Work required - Select and copy each line in the records that contains the string "distance". Match case exactly.

Records shown -

##############################

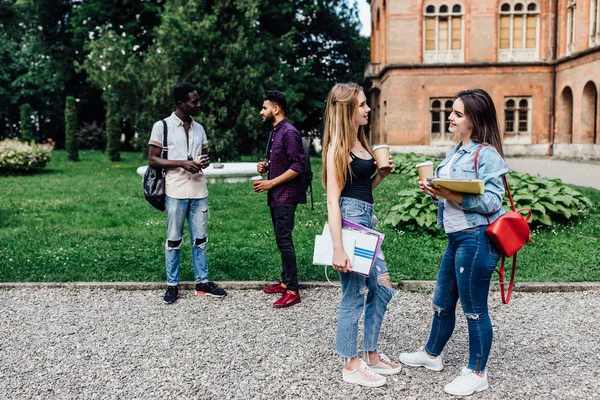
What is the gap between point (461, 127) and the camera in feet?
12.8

##############################

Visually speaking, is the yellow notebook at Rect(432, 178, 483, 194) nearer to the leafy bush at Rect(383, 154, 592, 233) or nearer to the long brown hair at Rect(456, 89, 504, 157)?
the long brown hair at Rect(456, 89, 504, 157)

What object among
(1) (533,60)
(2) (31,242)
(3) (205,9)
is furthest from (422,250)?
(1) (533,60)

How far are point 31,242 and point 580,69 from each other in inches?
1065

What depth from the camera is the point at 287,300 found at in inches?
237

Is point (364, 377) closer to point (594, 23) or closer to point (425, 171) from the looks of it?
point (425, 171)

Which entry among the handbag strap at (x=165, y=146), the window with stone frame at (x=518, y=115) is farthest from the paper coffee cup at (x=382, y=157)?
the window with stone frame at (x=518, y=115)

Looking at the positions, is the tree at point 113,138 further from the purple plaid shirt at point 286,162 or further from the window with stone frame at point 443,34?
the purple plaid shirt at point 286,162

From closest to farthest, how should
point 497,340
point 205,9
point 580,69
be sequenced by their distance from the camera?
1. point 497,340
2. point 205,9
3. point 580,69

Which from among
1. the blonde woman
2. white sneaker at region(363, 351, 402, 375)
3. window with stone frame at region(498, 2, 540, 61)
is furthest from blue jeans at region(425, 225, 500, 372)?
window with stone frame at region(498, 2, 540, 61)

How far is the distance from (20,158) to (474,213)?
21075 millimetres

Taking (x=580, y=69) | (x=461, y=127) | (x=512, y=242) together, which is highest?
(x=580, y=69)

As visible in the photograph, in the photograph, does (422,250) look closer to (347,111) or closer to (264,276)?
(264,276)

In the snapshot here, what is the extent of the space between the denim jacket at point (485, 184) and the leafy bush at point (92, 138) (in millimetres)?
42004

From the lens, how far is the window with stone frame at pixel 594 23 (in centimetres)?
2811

##############################

Solved exercise -
be sequenced by their distance from the camera?
How far is the distance from (20,158) to (474,213)?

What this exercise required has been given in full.